Secondo il nuovo Direttore generale dell’Agenzia europea per il controllo delle frontiere esterne (FRONTEX), nel 2023 si potrebbe registrare un forte aumento delle traversate del Mediterraneo rispetto agli anni passati, anche per la crisi economica ed ambientale che sta colpendo i paesi di emigrazione. Filtrano così notizie sugli arrivi, ma non sulle attività di ricerca e salvataggio di Frontex, e sui suoi rapporti con gli Stati terzi. Mentre ormai da anni sono interrotti i rapporti di comunicazione diretta che ancora nel 2016 si concretizzavano a Catania in un incontro tra i membri di alcune ONG e rappresentanti di Frontex. Ma piuttosto che rispondere alle questioni poste dalla società civile in quella occasione, Frontex reagiva con una attività di schedatura degli operatori umanitari e con una sventagliata di accuse contro le ONG, poi rilanciate da ben determinati settori della politica, della polizia e della magistratura in Italia. Accuse che finora hanno solo portato all’archiviazione di numerosi procedimenti penali intentati contro le Organizzazioni non governative. Mentre il processo più importante, sul caso Iuventa, a Trapani, è ancora in fase di stallo, per irregolarità procedurali, se non per la inconsistenza delle accuse e, a sei anni dai fatti, non si è neppure conclusa l’udienza preliminare, nella quale si dovrà decidere l’ennesima archiviazione o il rinvio a giudizio di quegli imputati che non sono stati ancora estromessi dal procedimento. Intanto il governo è stato costretto a scusarsi con gli imputati per avere rilanciato, nel suo maldestro tentativo di costituzione di parte civile, le stesse accuse di collusione con i trafficanti formulate nei confronti della ONG, nel 2016, proprio da Frontex.

ELENCO DEI DATI
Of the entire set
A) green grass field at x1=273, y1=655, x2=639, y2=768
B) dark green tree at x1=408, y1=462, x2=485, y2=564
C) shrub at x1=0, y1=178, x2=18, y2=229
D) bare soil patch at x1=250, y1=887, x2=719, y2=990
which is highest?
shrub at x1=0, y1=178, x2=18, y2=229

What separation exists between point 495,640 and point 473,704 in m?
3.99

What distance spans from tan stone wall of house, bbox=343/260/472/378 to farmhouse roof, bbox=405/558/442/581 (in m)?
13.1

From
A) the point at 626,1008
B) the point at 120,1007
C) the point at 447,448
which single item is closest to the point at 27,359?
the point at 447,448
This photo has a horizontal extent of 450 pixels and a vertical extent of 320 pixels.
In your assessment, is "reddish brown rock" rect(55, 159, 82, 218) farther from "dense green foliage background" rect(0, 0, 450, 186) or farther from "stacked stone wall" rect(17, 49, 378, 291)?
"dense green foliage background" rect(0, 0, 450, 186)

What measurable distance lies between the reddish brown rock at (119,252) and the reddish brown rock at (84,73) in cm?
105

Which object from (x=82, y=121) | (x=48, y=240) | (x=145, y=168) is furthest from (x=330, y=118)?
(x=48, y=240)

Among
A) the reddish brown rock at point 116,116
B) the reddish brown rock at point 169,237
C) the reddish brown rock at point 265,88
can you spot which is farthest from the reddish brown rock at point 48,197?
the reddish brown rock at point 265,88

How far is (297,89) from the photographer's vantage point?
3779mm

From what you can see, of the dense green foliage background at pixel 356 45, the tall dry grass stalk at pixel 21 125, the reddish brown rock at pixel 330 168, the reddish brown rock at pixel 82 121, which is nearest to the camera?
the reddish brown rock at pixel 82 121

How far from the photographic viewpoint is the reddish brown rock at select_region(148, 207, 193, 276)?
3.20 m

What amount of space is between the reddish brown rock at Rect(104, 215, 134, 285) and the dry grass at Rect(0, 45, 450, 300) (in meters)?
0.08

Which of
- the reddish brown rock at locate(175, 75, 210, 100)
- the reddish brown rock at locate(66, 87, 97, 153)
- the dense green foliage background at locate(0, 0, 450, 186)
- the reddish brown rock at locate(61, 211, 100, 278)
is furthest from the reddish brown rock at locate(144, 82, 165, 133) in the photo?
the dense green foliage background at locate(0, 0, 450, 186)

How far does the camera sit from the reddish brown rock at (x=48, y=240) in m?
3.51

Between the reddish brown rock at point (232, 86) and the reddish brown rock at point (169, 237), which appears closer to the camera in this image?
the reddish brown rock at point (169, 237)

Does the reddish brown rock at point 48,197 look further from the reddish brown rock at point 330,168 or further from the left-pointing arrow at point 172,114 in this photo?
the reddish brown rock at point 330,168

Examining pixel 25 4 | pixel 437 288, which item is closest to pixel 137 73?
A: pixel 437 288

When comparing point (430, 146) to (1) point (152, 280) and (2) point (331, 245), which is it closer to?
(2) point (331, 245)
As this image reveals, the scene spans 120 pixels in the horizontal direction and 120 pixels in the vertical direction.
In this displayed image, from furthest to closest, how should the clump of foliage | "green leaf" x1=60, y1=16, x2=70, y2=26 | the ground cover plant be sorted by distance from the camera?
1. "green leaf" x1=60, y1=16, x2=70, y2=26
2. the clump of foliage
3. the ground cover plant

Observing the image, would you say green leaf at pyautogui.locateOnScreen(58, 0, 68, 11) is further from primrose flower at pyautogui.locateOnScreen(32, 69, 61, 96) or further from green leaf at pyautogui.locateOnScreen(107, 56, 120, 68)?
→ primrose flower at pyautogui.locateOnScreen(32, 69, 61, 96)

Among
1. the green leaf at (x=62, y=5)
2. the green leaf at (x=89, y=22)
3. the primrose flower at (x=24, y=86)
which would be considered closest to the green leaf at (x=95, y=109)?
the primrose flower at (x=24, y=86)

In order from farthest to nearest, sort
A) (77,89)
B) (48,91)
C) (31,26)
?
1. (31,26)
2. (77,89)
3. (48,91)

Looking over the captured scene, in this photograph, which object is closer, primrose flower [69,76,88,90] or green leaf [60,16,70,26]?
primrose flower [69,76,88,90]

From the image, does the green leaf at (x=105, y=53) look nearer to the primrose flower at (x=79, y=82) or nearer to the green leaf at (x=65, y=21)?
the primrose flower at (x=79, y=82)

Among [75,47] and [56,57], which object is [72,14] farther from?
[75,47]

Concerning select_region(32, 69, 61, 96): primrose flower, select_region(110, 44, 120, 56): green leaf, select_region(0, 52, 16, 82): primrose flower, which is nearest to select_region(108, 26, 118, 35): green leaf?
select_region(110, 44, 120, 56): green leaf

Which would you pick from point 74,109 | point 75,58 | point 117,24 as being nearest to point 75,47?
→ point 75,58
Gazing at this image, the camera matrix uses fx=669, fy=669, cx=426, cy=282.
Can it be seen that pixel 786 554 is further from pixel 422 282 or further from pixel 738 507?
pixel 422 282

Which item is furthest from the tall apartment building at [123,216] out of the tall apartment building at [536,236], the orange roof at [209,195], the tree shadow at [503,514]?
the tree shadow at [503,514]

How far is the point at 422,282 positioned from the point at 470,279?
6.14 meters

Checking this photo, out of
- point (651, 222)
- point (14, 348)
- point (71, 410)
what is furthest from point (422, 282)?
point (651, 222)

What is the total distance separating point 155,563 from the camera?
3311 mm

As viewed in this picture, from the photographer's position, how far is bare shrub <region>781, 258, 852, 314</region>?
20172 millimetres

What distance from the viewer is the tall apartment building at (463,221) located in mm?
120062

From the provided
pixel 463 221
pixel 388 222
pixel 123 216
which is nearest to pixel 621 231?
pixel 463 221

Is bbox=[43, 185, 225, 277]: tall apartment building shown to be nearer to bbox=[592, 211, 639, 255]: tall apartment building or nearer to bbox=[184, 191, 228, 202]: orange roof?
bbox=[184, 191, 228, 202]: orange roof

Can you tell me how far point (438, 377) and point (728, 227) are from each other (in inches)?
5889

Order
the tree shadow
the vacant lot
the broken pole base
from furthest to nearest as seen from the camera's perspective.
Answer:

COMPITO 1
Rispondi a queste domande sul brano su Frontex e le ONG:
(a) Secondo il nuovo Direttore generale di Frontex, che cosa si potrebbe registrare nel 2023?
(b) In quale città si svolgeva, nel 2016, l'incontro tra membri di alcune ONG e rappresentanti di Frontex?
(c) In quale città si tiene il processo sul caso Iuventa?
COMPITO 2
Prosegui il brano su Frontex e le ONG a partire dalla sua ultima frase.

RISULTATO FINALE 1
(a) Un forte aumento delle traversate del Mediterraneo rispetto agli anni passati.
(b) A Catania.
(c) A Trapani.

RISULTATO FINALE 2
Secondo Frontex, nel 2022 gli “attraversamenti irregolari” in tutto il Mediterraneo avrebbero riguardato 330.000 persone, mentre nel corso del 2023 il numero di persone che hanno cercato di raggiungere le coste europee dal Nord Africa attraverso rotte dirette verso l’Italia è aumentato del 292% tra gennaio e aprile rispetto agli stessi quattro mesi del 2022, superando le 42.000 unità. Si omette di richiamare, su una base temporale tanto breve, l’incidenza di fattori climatici (tanto diversi nei primi mesi degli ultimi due anni) e politici (frutto anche del conflitto in Ucraina), il messaggio che passa è il dato complessivo, l’aumento esponenziale dei numeri, buono per alimentare le teorie dell’invasione, ed oggi persino della sostituzione etnica. Neanche una parola per le persone, per i corpi violati a terra o abbandonati in mare, per le vittime, che pure venivano richiamate nell’Analisi rischi per il 2022-2023. Ma sempre come vittime dei trafficanti, mai come vittime delle politiche migratorie e dello sbarramento delle frontiere.
Dopo anni di attacchi selvaggi, quanto infondati, contro i soccorsi umanitari, ormai l’opinione pubblica italiana sembra assuefatta allo sterminio quotidiano in acque internazionali che le politiche dei governi europei, e in prima linea del governo italiano, continuano a produrre. Nell’indifferenza della comunità internazionale.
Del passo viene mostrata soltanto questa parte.